**Excerpted passage**

***

In order to allow for memory usage reduction during patch generation the adaption uses a shared memory region for differential and extra data: the former is therefore stored in reversed order, top down. (Reduces memory usage by the size of the target data set.)
The entire, readily prepared patch is passed through a compressor. (The original uses three separate bzip2 streams to sequentially serialize control, differential and extra data separately.)
The original header did not contain the size of the extra data, which was stored last, with its size implicitly extending to the end of the patch. The adaption includes the extra data size in the header, allowing more verification tests to be applied with only the header being readily parsed. This also enables the I/O layer to allocate perfectly sized memory with only the header data being available.

An example algorithm A very fast and simple algorithm that processes data linewise is presented here.

Informative remark: Like SMTP DKIM does not know about MIME, it treats the body (and the header fields, in that respect) as CRLF terminated lines of bytes, with certain byte-based ("relaxed") normalizations applied on top. MIME reencoding (may) happen along the message path: the MIME content-transfer-encoding type, its line length(s), as well as character sets, and more, can theoretically be in flux. With the advent of tracking of differential changes it is expected that software becomes smarter, by adapting more to what exists in messages, instead of performing "brute force modifications". For example, a service provider that rewrites URIs within messages can ensure that the line lengths of a base64 formatted input are preserved after the rewrite, as base64, and with the underlaying character set being unchanged, and that, where modifications took place, the lengths of only the modified lines are adjusted so to keep the differential changes as minimal as possible. In such a world a very fast linewise algorithm is sufficient.

Initialize a "list of lines" that can be iterated over uni-directionally to 0. While there is still input data from the target (egress) data set:

Search for LF line feed. If found, advance over it, otherwise use the entire remaining input.

***

**Data listing**
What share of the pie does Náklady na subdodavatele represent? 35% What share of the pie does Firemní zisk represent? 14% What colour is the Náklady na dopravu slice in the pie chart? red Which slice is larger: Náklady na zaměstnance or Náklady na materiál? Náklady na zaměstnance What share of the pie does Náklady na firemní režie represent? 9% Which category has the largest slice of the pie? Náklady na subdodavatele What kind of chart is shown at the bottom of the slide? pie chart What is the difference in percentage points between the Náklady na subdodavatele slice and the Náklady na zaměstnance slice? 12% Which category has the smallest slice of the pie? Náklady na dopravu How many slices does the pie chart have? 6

***

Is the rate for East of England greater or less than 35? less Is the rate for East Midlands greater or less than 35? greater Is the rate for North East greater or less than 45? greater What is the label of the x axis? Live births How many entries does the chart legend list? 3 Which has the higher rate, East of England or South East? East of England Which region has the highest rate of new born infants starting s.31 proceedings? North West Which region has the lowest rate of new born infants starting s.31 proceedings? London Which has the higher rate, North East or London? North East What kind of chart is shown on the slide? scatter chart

***

**Tasks to perform**
1. Using the excerpted passage, explain in one to three sentences why the adaption puts the extra data size in the header.
2. According to the excerpted passage, how many bzip2 streams did the original format use?
3. Continue the excerpted passage after its final sentence.
The records that come after the excerpted passage are unrelated material.

**Outputs in order**
1. With the extra data size in the header, more verification tests can be applied once only the header has been parsed. It also lets the I/O layer allocate memory of exactly the right size when only the header data is available.

2. Three.

3.
Verify the resulting data length fits into 31-bit, minus 1.
Create a hash of the data that is proof against complexity attacks.
Put the data at the end of the "list of lines".

Initialize a "hashmap" to 0. If any, store all members of the "list of lines" therein, indexed by their hashes. Initialize an "absolute position", a "current length of differences", and a "current length of extra data" to 0. Initialize a "former line" to 0. Also initialize an "overall length of differences", and an "overall length of extra data" to 0. While there is still input data from the source (ingress) data set:

Search for LF line feed. If found, advance over it, otherwise use the entire remaining input.
Verify the resulting data length fits into 31-bit, minus 1.
If the "hashmap" is not 0:
- Create a hash of the data (with the same algorithm as above).
- If the "former line" is not 0, check whether its next line (in the "list of lines"), if any, matches the current data. If so, make the next line the "former line", verify the resulting "overall length of differences" will fit in 31-bit, minus 1; Add that many bytes to the "absolute position", add that many bytes to the "current length of differences", add that many zero bytes to "differences".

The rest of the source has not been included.